» Data listing
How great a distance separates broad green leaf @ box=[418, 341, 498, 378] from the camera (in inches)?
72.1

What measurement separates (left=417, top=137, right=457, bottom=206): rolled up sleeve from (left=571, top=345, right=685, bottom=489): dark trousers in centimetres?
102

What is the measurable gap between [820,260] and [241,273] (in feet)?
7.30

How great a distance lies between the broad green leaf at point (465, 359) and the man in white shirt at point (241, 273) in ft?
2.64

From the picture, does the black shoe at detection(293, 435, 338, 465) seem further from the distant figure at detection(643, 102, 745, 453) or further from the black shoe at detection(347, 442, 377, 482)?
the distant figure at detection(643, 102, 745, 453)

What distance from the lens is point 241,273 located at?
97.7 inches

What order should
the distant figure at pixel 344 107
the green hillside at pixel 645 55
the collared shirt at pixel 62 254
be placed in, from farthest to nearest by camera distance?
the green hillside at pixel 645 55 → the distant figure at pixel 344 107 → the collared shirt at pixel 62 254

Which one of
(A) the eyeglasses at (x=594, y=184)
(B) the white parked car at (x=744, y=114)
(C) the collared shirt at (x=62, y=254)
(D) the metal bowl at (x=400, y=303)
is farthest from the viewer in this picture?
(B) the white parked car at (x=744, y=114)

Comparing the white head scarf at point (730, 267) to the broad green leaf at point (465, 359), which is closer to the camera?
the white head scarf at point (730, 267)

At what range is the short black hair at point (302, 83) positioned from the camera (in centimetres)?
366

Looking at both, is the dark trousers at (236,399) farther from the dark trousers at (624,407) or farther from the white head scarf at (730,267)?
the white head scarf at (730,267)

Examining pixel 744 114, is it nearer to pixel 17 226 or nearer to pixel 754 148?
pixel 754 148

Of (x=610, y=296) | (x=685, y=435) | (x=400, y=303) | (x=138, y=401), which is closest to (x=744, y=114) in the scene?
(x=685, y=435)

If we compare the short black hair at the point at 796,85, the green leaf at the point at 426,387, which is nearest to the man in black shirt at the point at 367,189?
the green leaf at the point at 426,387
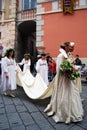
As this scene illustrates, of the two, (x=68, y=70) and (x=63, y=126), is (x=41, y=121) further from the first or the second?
(x=68, y=70)

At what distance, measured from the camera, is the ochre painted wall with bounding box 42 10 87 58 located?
1531 centimetres

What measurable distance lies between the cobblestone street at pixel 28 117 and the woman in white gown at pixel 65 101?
16 centimetres

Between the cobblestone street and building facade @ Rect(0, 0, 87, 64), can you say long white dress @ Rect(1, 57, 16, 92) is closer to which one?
the cobblestone street

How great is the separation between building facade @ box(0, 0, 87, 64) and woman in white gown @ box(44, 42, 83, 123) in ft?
33.4

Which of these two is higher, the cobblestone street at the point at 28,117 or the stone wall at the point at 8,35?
the stone wall at the point at 8,35

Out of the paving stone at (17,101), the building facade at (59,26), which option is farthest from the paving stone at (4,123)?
the building facade at (59,26)

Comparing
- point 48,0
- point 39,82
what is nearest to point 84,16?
point 48,0

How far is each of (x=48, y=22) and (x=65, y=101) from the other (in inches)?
481

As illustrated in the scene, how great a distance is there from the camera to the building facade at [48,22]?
1541cm

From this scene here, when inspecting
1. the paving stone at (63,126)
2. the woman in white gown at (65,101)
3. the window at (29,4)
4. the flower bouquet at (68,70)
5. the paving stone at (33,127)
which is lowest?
the paving stone at (63,126)

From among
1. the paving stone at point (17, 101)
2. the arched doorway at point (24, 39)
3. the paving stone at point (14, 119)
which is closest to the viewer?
the paving stone at point (14, 119)

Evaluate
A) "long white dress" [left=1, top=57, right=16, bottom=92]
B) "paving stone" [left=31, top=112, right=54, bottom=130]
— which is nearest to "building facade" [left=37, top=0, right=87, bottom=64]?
"long white dress" [left=1, top=57, right=16, bottom=92]

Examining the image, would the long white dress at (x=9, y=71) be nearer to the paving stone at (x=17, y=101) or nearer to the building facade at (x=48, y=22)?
the paving stone at (x=17, y=101)

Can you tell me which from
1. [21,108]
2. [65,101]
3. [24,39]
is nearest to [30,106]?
[21,108]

» Exercise description
Extract the records verbatim from their first line through the line containing "97.7 inches", including both ends.

» Written solution
How great a distance separates broad green leaf @ box=[418, 341, 498, 378] from the camera (in inches)?
72.1

What measurement separates (left=417, top=137, right=457, bottom=206): rolled up sleeve from (left=571, top=345, right=685, bottom=489): dark trousers in centimetres?
102

What is the measurable gap between [820,260] and [241,273] (in feet)?
7.30

How great a distance lies between the broad green leaf at point (465, 359) and the man in white shirt at point (241, 273) in ft?
2.64

From the picture, does the black shoe at detection(293, 435, 338, 465) seem further from the distant figure at detection(643, 102, 745, 453) or further from the black shoe at detection(347, 442, 377, 482)?
the distant figure at detection(643, 102, 745, 453)

What distance from the lens is point 241,273 located at?
97.7 inches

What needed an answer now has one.